Goldmoney Asian Rapid: Winning Comebacks For Aronian, Artemiev

PeterDoggers
| 32 | Chess Event Coverage

The final of the Goldmoney Asian Rapid tournament will be played between GM Levon Aronian and GM Vladislav Artemiev. Both managed to come back from yesterday's losses as they won their matches today and then also the tiebreaks. As a result, GM Magnus Carlsen and GM Ding Liren will be playing the match for third place.

How to watch?
The Goldmoney Asian Rapid knockout games can be found here as part of our live events platform. GM Hikaru Nakamura, IM Levy Rozman, and IM Anna Rudolf are providing daily commentary on Nakamura's Twitch channel starting at 4:00 a.m. Pacific / 13:00 Central Europe.

Goldmoney Asian Rapid results
Aronian-Carlsen 3-1 | 2-0

This was a match with lots of mistakes, with the world champion making the biggest ones. In the end, however, it was a fighting spirit that got Aronian through, according to the Armenian grandmaster, who won both blitz games in the tiebreak against Carlsen.

"Yesterday I was very upset with my play," Aronian said. "OK, I think I was playing better yesterday, but I wasn't having this fighting spirit. Today I was playing terrible blunders but at least, you know, I was fighting till the very end. I think this is very important in a knockout type of event."

Aronian was with his back against the wall in the first game and saw the winning move for White when he blundered, but Carlsen didn't.

"I saw 39.Nxe5 immediately when I played 38...f5, and I was: 'OK, I've done it again. I blundered everything. But I think Magnus had a day off today." (Obviously, Aronian meant off-day.)

The next two games ended in draws, with Carlsen again dominating with the white pieces. He was actually playing quite a nice game where he reached a pawn-up queen endgame but then... blundered that pawn. An off-day indeed.
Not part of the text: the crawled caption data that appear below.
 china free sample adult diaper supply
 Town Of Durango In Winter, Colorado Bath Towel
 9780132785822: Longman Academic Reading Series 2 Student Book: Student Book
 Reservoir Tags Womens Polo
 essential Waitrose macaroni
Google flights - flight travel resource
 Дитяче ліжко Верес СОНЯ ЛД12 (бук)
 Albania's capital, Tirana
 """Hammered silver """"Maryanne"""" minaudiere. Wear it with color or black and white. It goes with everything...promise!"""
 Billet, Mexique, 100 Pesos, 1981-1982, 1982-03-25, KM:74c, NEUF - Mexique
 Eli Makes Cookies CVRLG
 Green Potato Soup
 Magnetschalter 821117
Aronian had no trouble drawing as White in game four and in fact, he won that game—a French Exchange—because Carlsen had to overpress. 
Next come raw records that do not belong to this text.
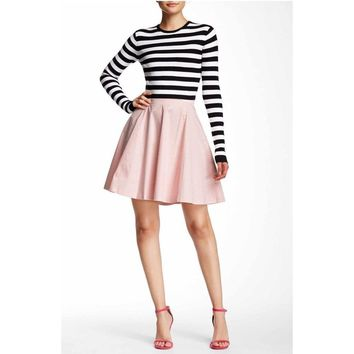 Solid Circle Skirt in Pink, petite size MP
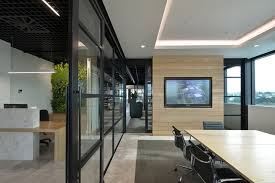Euroclass Design & Build's new head office located at one of their latest  buildings ...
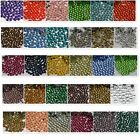 SS6-SS30 2,3,4,5,6MM 32 COLOR Crystal DMC HotFix Iron FlatBack Rhinestones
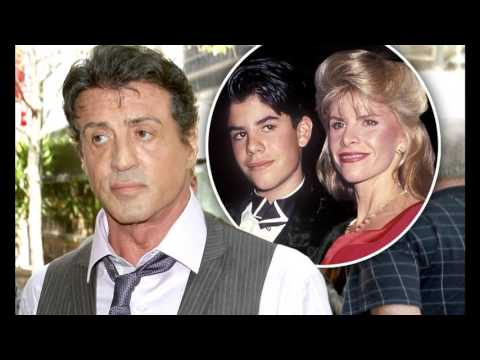 Thumbnail: Sage And Sylvester Stallone Memories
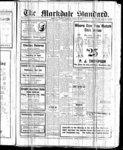 Markdale Standard (Markdale, Ont.1880), 29 Oct 1925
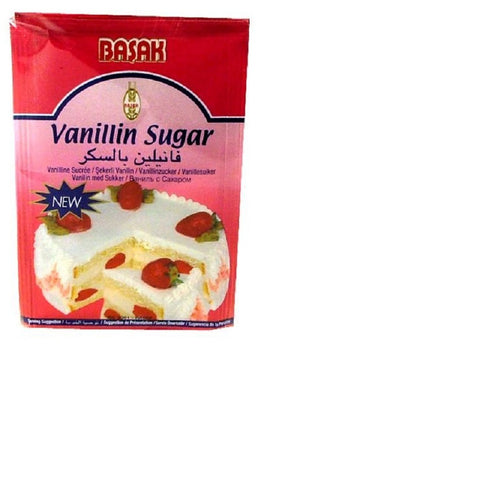 Baking Powder - 5 x 5g- Vanilin
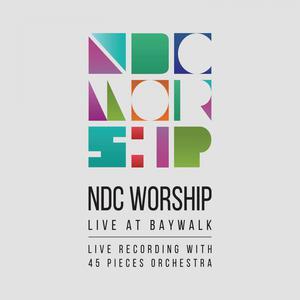 NDC Worship Live at Baywalk dari NDC Worship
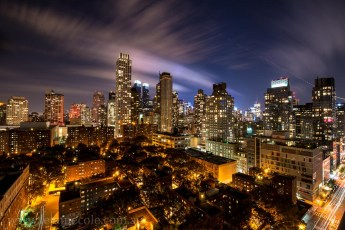 new-york-skyline-night-9854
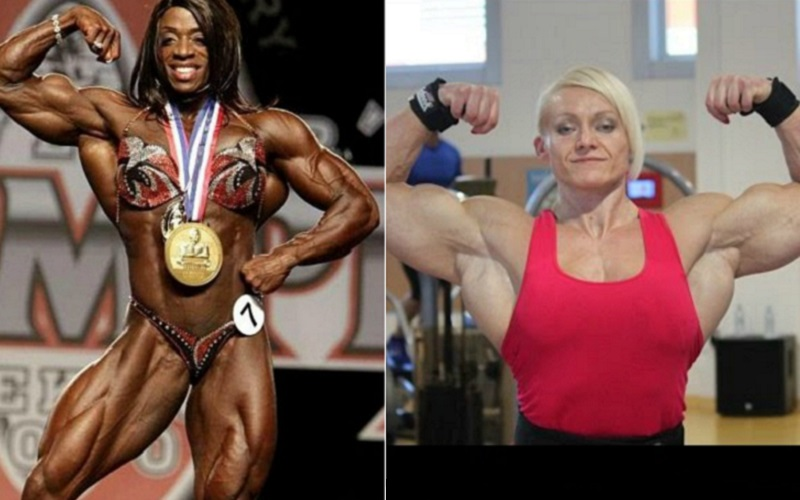 Photo of You Won't Believe How HUGE These 9 Female Bodybuilders Are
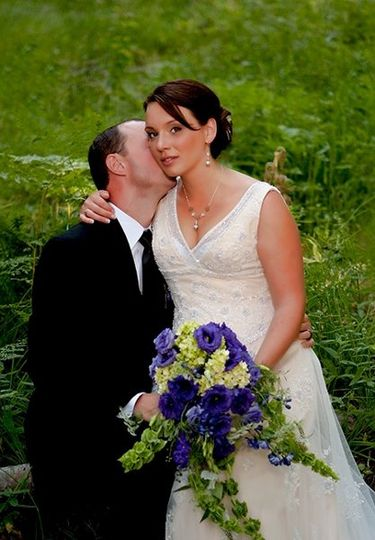 Wedding Make-up by Carola in the High Sierra Mountains 2009
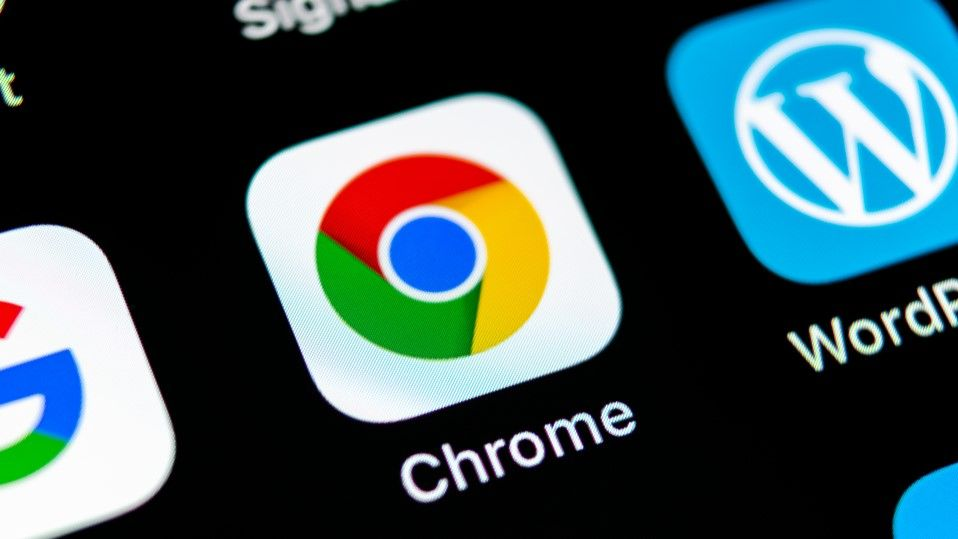 Google Chrome's dark mode is about to get a lot smarter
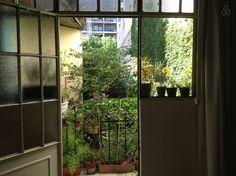 Échale un vistazo a este increíble alojamiento de Airbnb: Casa renovada en Palermo - Recoleta - Casas en alquiler en Buenos Aires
For the first blitz game, the world champion chose a very old line in the Closed Ruy Lopez. The players followed an old Geller game from 1950(!) for 17 moves, but it looks that already two moves out of theory Carlsen erred, miscalculating a pawn sacrifice:

For the second time, Carlsen was in a must-win situation, this time for real. But also with the white pieces, he didn't get anywhere, with Aronian avoiding all the pitfalls:

Magnus Carlsen Goldmoney Asian Rapid
Carlsen clearly had an off-day. Photo: Peter Doggers/Chess.com.

Artemiev-Ding 2.5-1.5 | 1.5-0.5

On what was a special day of chess, the other loser of the first match also ended up as the eventual winner. The difference was that also today, Artemiev was on the verge of losing before pulling through after all.

After starting with a draw and a loss, Ding bounced back with a wonderful, coffeehouse win where he was lost for many moves but kept throwing pieces at the black king:

That meant that Ding needed just half a point from the fourth game to reach the final. He played a good game and had the draw within reach until one little check in a rook endgame gave it away. 

In a rare display of emotions for the Chinese player, Ding shook his head and looked at the ceiling in disbelief.

Another tiebreak, another upset victory. Artemiev held the draw in the first blitz game and then won the second. It went wrong for Black in the opening:

Vladislav Artemiev Goldmoney Asian Rapid
Vladislav Artemiev. Photo: Maria Emelianova/Chess.com.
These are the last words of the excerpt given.